Книга «О слепоте» представляет собой собрание писем, которыми обменивались слепой философ Мартин Миллиган и зрячий философ Брайан Мэги. Хотя собственный невизуальный мир представляется Миллигану связным и полным, он понимает, что зрячим людям доступны некое чувство и способ познания, которые недоступны слепому. Тем не менее слепые от рождения люди могут иметь (и обычно имеют) богатый и разнообразный чувственный опыт, опосредованный языком и образами невизуального свойства. Таким образом, у слепого может быть «ухо разума» или «нос разума». Но есть ли у слепого «глаз разума»?
Здесь мнения Миллигана и Мэги расходятся. Мэги настаивает на том, что Миллиган, как человек незрячий, не может иметь настоящего знания о визуальном мире. Миллиган не соглашается, считая, что, несмотря на то что наш язык лишь словесно описывает людей и события, он может в некоторых случаях заменить непосредственный опыт и непосредственное знакомство с предметом.
Слепые от рождения дети, как не раз отмечалось, обычно обладают превосходной памятью и рано начинают говорить. Они могут достичь такого совершенства в вербальных описаниях лиц и мест, что иногда заставляют других (а иногда и самих себя) сомневаться в том, на самом ли деле они слепы. Описания Хелен Келлер, например, поражают читателя своей изумительной наглядностью.
В детстве я запоем читал книги Прескотта «Завоевание Мексики» и «Завоевание Перу». Мне казалось, что я «вижу» эти страны благодаря его невероятно наглядным, почти галлюциногенным описаниям. Я был поражен, узнав впоследствии, что Прескотт не только никогда не бывал ни в Мексике, ни в Перу, но что он практически слеп с восемнадцатилетнего возраста. Компенсировал ли он, подобно Тореи, свою слепоту невероятно развитым зрительным воображением, или же его блестяще наглядные описания были возможны благодаря образной силе самого языка? До какой степени может описание – живописание словами – обеспечить замену реальному видению или зрительному воображению?

**УСЛОВИЕ ЗАДАНИЯ**
Напишите продолжение текста о слепоте и зрительном воображении, начав сразу после его последнего предложения. Приведённый далее перечень никак не связан с текстом о слепоте.

**ПРЕДОСТАВЛЕННЫЙ МАТЕРИАЛ**
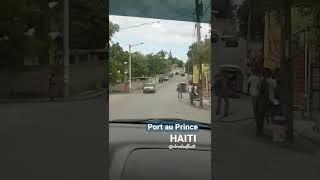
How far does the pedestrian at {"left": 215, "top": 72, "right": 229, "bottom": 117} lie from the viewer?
3439mm

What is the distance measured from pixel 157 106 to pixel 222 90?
0.93 ft

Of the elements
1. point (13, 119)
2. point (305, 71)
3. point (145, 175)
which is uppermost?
point (305, 71)

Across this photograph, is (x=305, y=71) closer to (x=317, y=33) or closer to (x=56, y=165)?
(x=317, y=33)

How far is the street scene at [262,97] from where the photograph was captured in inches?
135

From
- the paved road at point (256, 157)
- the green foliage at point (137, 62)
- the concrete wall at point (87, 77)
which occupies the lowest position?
the paved road at point (256, 157)

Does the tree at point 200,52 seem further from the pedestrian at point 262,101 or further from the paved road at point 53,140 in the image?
the paved road at point 53,140

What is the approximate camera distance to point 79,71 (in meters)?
3.46

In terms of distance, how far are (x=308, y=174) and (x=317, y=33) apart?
0.60 metres

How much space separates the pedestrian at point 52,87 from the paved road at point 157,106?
242mm

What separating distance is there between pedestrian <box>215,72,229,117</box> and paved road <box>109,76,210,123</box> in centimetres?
7

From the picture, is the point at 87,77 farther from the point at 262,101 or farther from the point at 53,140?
the point at 262,101

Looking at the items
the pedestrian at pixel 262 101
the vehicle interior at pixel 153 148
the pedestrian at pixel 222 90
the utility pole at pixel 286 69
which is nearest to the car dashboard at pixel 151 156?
the vehicle interior at pixel 153 148

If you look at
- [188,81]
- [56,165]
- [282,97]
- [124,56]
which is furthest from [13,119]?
[282,97]

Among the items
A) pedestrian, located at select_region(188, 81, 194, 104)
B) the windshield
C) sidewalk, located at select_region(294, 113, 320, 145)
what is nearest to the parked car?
the windshield
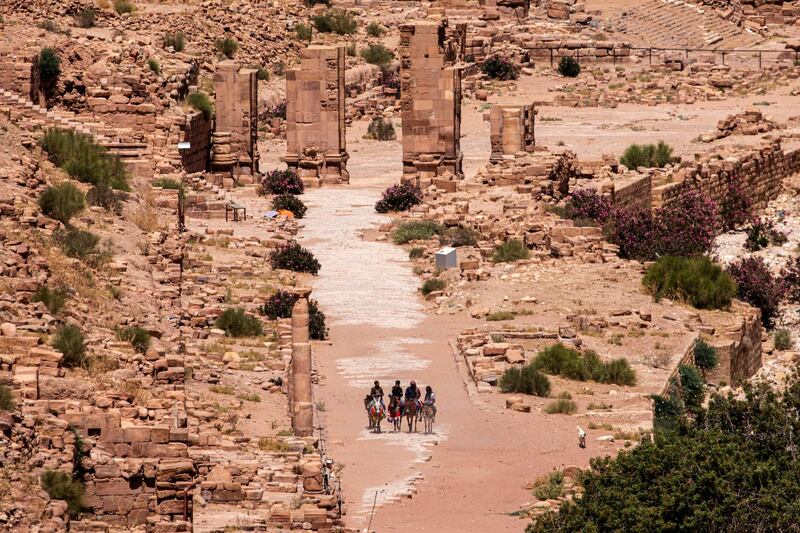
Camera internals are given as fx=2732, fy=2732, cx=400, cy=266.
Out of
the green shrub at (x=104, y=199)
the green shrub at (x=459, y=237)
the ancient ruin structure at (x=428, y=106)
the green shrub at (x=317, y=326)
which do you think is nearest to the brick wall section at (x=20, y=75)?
the green shrub at (x=459, y=237)

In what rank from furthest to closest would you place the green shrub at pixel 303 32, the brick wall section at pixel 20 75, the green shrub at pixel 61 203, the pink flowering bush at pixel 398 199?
the green shrub at pixel 303 32
the pink flowering bush at pixel 398 199
the brick wall section at pixel 20 75
the green shrub at pixel 61 203

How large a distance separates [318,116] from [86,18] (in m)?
10.9

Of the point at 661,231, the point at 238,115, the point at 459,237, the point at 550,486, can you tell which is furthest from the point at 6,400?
the point at 238,115

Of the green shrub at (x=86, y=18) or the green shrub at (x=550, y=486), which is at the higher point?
the green shrub at (x=86, y=18)

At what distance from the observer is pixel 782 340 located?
164 ft

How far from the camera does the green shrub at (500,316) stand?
1794 inches

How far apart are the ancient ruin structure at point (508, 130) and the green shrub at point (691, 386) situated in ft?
63.1

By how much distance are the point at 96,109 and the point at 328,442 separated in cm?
2111

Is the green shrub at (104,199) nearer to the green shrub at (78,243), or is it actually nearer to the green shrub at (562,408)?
the green shrub at (78,243)

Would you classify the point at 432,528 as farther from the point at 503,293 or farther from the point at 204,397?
the point at 503,293

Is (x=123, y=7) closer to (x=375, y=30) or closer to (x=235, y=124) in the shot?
(x=375, y=30)

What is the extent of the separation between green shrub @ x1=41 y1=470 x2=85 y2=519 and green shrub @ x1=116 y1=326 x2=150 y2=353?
24.9 ft

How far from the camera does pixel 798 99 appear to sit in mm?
78375

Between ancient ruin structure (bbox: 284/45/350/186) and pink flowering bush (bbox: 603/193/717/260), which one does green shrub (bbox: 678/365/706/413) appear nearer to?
pink flowering bush (bbox: 603/193/717/260)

**МЕСТО ДЛЯ ОТВЕТА**
Арлин Гордон ослепла, когда ей было за сорок. После этого она стала, как никогда прежде, сознавать важность языка и словесных описаний. Они стимулировали силу ее зрительного воображения и в каком-то смысле давали ей возможность видеть. «Я люблю путешествовать, – говорила она мне. – Я видела Венецию, когда была там». Она пояснила эту фразу, сказав, что ее спутники описывали ей достопримечательности, а она по описанным деталям, по прочитанным книгам, по собственным воспоминаниям строила зрительный образ. «Зрячие люди очень любят путешествовать со мной, – говорила она. – Я задаю им вопросы, они смотрят и видят вещи, на которые иначе не обратили бы внимания. Слишком часто зрячие люди ничего не видят! Это обоюдный процесс – мы взаимно обогащаем друг друга».
Здесь я вижу восхитительный парадокс, который не могу разрешить. Если действительно есть фундаментальное различие между чувственным опытом и его описанием, между прямым и опосредованным знанием о мире, то откуда и почему язык обладает таким волшебным могуществом? Язык – это исключительно человеческое изобретение, и он может сделать для нас невозможное возможным. Он позволяет всем нам, даже слепым от рождения, видеть мир глазами других людей.